* BEGIN Material provided *

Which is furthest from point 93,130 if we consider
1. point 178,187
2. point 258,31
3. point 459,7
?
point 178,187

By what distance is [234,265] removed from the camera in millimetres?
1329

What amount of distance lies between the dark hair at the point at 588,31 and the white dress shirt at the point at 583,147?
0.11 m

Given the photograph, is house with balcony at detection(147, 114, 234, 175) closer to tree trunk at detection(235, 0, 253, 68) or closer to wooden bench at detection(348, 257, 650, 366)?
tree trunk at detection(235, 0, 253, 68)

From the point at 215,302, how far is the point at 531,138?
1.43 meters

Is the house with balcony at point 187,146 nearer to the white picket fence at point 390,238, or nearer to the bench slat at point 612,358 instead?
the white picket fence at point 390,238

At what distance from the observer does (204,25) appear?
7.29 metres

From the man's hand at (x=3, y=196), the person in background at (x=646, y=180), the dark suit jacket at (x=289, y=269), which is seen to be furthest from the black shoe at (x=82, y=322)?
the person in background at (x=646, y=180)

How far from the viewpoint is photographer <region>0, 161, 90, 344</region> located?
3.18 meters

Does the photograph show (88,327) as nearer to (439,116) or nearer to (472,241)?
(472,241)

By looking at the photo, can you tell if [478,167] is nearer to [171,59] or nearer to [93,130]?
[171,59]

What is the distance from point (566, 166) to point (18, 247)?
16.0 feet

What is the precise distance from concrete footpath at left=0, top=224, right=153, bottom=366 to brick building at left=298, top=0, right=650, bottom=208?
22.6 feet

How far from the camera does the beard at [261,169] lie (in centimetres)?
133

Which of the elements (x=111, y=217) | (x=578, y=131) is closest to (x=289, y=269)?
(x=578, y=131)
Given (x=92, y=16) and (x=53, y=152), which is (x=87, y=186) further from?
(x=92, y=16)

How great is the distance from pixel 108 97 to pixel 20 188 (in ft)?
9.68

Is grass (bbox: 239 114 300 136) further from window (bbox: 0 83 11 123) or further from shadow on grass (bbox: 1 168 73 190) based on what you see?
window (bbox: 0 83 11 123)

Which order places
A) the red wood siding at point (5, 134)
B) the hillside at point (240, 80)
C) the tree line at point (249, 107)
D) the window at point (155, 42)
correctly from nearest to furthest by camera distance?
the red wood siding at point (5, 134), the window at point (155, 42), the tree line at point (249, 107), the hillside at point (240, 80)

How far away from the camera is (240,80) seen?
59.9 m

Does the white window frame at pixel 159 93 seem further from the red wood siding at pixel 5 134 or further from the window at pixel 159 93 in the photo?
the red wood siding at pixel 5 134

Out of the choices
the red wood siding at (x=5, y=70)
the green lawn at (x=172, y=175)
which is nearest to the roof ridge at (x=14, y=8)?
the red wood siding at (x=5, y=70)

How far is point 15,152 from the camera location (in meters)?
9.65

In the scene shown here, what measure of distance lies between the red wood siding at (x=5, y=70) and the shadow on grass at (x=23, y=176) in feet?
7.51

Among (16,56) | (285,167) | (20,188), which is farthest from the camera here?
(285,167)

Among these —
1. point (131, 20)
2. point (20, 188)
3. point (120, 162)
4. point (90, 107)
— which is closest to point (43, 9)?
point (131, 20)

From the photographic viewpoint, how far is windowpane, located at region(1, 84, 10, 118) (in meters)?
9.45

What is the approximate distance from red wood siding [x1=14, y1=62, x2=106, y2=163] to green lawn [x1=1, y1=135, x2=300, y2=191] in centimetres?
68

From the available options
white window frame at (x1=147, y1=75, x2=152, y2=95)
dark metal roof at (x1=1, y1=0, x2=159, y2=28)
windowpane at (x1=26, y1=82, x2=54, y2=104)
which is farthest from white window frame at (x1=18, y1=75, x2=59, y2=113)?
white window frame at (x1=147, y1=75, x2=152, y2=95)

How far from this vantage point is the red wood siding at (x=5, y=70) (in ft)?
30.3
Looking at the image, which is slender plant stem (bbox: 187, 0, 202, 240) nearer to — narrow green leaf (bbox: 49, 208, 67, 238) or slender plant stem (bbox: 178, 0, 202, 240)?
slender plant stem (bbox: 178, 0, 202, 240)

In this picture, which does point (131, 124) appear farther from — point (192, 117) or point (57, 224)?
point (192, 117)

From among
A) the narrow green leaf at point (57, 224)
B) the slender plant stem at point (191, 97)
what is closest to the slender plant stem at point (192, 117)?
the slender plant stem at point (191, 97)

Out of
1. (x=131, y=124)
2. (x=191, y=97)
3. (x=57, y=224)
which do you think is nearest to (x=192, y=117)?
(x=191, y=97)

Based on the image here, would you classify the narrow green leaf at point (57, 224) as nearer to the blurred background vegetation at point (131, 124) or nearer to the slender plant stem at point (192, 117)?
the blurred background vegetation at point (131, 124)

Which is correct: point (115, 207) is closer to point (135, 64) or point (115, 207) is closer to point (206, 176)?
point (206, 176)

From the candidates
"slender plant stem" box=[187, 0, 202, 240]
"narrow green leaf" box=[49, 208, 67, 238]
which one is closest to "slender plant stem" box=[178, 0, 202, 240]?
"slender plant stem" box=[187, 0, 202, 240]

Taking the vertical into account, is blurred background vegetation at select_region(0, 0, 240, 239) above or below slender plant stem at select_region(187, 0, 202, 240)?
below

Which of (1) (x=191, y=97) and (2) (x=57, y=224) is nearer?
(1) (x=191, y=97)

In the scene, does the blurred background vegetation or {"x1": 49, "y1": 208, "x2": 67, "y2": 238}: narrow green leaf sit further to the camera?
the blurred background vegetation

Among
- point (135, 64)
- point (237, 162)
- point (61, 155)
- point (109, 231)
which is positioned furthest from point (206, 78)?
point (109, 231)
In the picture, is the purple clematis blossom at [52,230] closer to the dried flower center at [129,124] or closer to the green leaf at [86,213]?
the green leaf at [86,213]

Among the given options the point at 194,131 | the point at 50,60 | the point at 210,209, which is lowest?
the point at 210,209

* END Material provided *

Problem details.
Reproduce every row above word for word, without changing anything.

Result.
Which is furthest from point 93,130 if we consider
1. point 178,187
2. point 258,31
3. point 459,7
?
point 178,187

By what distance is [234,265] removed from the camera in millimetres?
1329

What amount of distance lies between the dark hair at the point at 588,31 and the white dress shirt at the point at 583,147?
0.11 m

Given the photograph, is house with balcony at detection(147, 114, 234, 175) closer to tree trunk at detection(235, 0, 253, 68) or closer to wooden bench at detection(348, 257, 650, 366)?
tree trunk at detection(235, 0, 253, 68)

From the point at 215,302, how far is the point at 531,138?
1.43 meters

Is the house with balcony at point 187,146 nearer to the white picket fence at point 390,238, or nearer to the bench slat at point 612,358 instead?
the white picket fence at point 390,238

At what distance from the observer does (204,25) appear?
7.29 metres

From the man's hand at (x=3, y=196), the person in background at (x=646, y=180), the dark suit jacket at (x=289, y=269), which is seen to be furthest from the black shoe at (x=82, y=322)?
the person in background at (x=646, y=180)

How far from the viewpoint is photographer <region>0, 161, 90, 344</region> located?
3.18 meters

Does the photograph show (88,327) as nearer to (439,116) or nearer to (472,241)?
(472,241)

By looking at the photo, can you tell if [478,167] is nearer to [171,59] or nearer to [93,130]?
[171,59]

What is the distance from point (566, 166) to point (18, 247)?
16.0 feet

What is the precise distance from concrete footpath at left=0, top=224, right=153, bottom=366 to brick building at left=298, top=0, right=650, bottom=208?
22.6 feet

How far from the camera does the beard at [261,169] lie (in centimetres)?
133

Which of the elements (x=111, y=217) | (x=578, y=131) is closest to (x=289, y=269)?
(x=578, y=131)
Given (x=92, y=16) and (x=53, y=152), which is (x=87, y=186) further from?
(x=92, y=16)

How great is the distance from pixel 108 97 to pixel 20 188 (in ft)?
9.68

Is grass (bbox: 239 114 300 136) further from window (bbox: 0 83 11 123) or further from shadow on grass (bbox: 1 168 73 190) based on what you see?
window (bbox: 0 83 11 123)

Which order places
A) the red wood siding at point (5, 134)
B) the hillside at point (240, 80)
C) the tree line at point (249, 107)
D) the window at point (155, 42)
correctly from nearest to furthest by camera distance?
the red wood siding at point (5, 134), the window at point (155, 42), the tree line at point (249, 107), the hillside at point (240, 80)

How far away from the camera is (240,80) seen?
59.9 m

Does the white window frame at pixel 159 93 seem further from the red wood siding at pixel 5 134 or further from the window at pixel 159 93 in the photo?
the red wood siding at pixel 5 134

Out of the choices
the red wood siding at (x=5, y=70)
the green lawn at (x=172, y=175)
which is nearest to the roof ridge at (x=14, y=8)?
the red wood siding at (x=5, y=70)

How far is point 15,152 from the camera location (in meters)?
9.65

In the scene shown here, what measure of distance lies between the red wood siding at (x=5, y=70) and the shadow on grass at (x=23, y=176) in feet?
7.51

Among (16,56) | (285,167) | (20,188), which is farthest from the camera here?
(285,167)

Among these —
1. point (131, 20)
2. point (20, 188)
3. point (120, 162)
4. point (90, 107)
— which is closest to point (43, 9)?
point (131, 20)

From the photographic viewpoint, how far is windowpane, located at region(1, 84, 10, 118) (in meters)?
9.45

What is the approximate distance from red wood siding [x1=14, y1=62, x2=106, y2=163] to green lawn [x1=1, y1=135, x2=300, y2=191] in centimetres?
68

From the available options
white window frame at (x1=147, y1=75, x2=152, y2=95)
dark metal roof at (x1=1, y1=0, x2=159, y2=28)
windowpane at (x1=26, y1=82, x2=54, y2=104)
which is farthest from white window frame at (x1=18, y1=75, x2=59, y2=113)?
white window frame at (x1=147, y1=75, x2=152, y2=95)

How far from this vantage point is the red wood siding at (x=5, y=70) (in ft)?
30.3
Looking at the image, which is slender plant stem (bbox: 187, 0, 202, 240) nearer to — narrow green leaf (bbox: 49, 208, 67, 238) or slender plant stem (bbox: 178, 0, 202, 240)?
slender plant stem (bbox: 178, 0, 202, 240)

In this picture, which does point (131, 124) appear farther from — point (192, 117) or point (57, 224)?
point (192, 117)

From among
A) the narrow green leaf at point (57, 224)
B) the slender plant stem at point (191, 97)
what is closest to the slender plant stem at point (192, 117)?
the slender plant stem at point (191, 97)

Out of
1. (x=131, y=124)
2. (x=191, y=97)
3. (x=57, y=224)
which do you think is nearest to (x=192, y=117)?
(x=191, y=97)

Based on the image here, would you classify the narrow green leaf at point (57, 224) as nearer to the blurred background vegetation at point (131, 124) or nearer to the slender plant stem at point (192, 117)?
the blurred background vegetation at point (131, 124)

Which is correct: point (115, 207) is closer to point (135, 64) or point (115, 207) is closer to point (206, 176)?
point (206, 176)

From the candidates
"slender plant stem" box=[187, 0, 202, 240]
"narrow green leaf" box=[49, 208, 67, 238]
which one is closest to "slender plant stem" box=[178, 0, 202, 240]?
"slender plant stem" box=[187, 0, 202, 240]

Taking the vertical into account, is blurred background vegetation at select_region(0, 0, 240, 239) above or below slender plant stem at select_region(187, 0, 202, 240)?
below

Which of (1) (x=191, y=97) and (2) (x=57, y=224) is nearer?
(1) (x=191, y=97)

In the scene, does the blurred background vegetation or {"x1": 49, "y1": 208, "x2": 67, "y2": 238}: narrow green leaf sit further to the camera?
the blurred background vegetation

Among
- point (135, 64)
- point (237, 162)
- point (61, 155)
- point (109, 231)
which is positioned furthest from point (206, 78)?
point (109, 231)
In the picture, is the purple clematis blossom at [52,230] closer to the dried flower center at [129,124] or closer to the green leaf at [86,213]?
the green leaf at [86,213]

Among the given options the point at 194,131 | the point at 50,60 | the point at 210,209, which is lowest?
the point at 210,209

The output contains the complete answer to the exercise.